Output every line of the entries from the line containing "What distance can" through the last, exactly, with no other content.

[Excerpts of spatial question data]

>> Begin

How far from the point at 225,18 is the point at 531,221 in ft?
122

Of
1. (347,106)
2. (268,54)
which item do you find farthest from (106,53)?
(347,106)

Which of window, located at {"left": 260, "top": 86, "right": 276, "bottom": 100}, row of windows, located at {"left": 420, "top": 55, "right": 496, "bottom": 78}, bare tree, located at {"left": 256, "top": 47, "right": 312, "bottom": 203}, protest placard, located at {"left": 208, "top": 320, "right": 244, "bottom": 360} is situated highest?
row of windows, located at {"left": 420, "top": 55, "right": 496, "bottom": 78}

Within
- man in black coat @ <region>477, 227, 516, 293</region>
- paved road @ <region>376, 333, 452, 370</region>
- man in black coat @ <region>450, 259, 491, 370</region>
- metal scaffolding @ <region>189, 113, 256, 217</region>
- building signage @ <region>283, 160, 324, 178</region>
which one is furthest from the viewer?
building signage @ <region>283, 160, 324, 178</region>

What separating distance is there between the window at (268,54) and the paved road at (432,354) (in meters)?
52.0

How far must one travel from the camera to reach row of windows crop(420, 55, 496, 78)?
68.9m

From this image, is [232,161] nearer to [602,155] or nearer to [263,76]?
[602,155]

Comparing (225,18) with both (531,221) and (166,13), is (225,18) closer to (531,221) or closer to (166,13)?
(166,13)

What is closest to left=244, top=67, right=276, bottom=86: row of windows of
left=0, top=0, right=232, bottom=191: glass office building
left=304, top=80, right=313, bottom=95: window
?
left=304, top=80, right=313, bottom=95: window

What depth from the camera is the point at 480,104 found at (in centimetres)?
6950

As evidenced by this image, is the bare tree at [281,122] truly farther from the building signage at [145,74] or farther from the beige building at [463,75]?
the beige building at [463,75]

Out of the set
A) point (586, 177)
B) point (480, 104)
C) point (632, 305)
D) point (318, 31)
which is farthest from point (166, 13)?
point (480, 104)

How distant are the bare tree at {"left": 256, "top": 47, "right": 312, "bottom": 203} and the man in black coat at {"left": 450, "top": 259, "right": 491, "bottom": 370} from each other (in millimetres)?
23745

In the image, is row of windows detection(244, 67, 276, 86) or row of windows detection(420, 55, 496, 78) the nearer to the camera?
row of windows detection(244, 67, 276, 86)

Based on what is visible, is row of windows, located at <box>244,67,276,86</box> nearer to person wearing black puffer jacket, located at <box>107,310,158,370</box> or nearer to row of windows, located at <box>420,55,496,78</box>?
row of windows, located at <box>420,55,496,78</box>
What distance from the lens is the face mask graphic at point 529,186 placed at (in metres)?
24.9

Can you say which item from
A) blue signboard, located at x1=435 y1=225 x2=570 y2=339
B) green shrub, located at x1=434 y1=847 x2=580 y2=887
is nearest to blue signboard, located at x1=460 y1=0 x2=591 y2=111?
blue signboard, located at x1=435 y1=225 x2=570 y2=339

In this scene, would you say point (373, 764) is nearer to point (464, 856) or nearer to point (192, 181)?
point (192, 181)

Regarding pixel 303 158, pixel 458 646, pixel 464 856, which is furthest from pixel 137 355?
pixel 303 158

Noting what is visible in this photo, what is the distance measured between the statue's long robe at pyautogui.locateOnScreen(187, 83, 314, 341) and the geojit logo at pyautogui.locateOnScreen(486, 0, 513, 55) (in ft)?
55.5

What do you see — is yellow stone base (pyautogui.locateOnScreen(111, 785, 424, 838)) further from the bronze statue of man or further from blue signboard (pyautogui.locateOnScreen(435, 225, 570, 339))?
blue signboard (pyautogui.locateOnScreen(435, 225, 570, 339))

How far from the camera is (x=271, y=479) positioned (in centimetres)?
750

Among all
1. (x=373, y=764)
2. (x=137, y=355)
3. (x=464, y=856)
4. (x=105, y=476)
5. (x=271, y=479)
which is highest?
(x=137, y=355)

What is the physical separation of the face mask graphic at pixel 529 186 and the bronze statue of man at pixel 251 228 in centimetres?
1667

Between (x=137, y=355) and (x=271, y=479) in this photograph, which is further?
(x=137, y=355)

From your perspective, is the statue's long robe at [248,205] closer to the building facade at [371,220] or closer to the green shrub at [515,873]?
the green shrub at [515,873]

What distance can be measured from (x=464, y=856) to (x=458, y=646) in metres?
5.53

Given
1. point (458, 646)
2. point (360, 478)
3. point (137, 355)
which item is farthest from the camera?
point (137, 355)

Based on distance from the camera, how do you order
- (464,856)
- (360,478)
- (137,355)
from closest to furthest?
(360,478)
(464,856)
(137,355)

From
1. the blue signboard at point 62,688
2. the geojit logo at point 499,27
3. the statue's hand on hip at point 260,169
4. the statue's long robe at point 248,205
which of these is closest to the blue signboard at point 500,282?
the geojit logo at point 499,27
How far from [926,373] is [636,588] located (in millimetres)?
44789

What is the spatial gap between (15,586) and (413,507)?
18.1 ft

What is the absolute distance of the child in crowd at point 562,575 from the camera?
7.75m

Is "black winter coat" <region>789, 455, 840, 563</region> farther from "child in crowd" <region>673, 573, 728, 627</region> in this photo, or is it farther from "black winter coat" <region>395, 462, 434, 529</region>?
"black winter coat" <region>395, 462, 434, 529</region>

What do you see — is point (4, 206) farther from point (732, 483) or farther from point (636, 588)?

>> End

• _Written solution_
What distance can be measured from (x=464, y=856) to (x=458, y=646) in metres?
5.53

Given
1. point (458, 646)
2. point (360, 478)
3. point (137, 355)
which item is farthest from the camera?
point (137, 355)

Based on distance from the camera, how do you order
- (464,856)
- (360,478)
- (137,355)
from closest to furthest?
(360,478)
(464,856)
(137,355)

From
1. the blue signboard at point 62,688
2. the geojit logo at point 499,27
3. the statue's hand on hip at point 260,169
4. the statue's long robe at point 248,205
which of these is closest to the blue signboard at point 500,282?
the geojit logo at point 499,27
How far from [926,373] is [636,588] located (in millimetres)?
44789

What is the spatial gap between (15,586) and (413,507)?
18.1 ft

What is the absolute distance of the child in crowd at point 562,575 from the camera?
7.75m

Is "black winter coat" <region>789, 455, 840, 563</region> farther from "child in crowd" <region>673, 573, 728, 627</region> in this photo, or is it farther from "black winter coat" <region>395, 462, 434, 529</region>?
"black winter coat" <region>395, 462, 434, 529</region>

What do you see — is point (4, 206) farther from point (732, 483) or farther from point (636, 588)?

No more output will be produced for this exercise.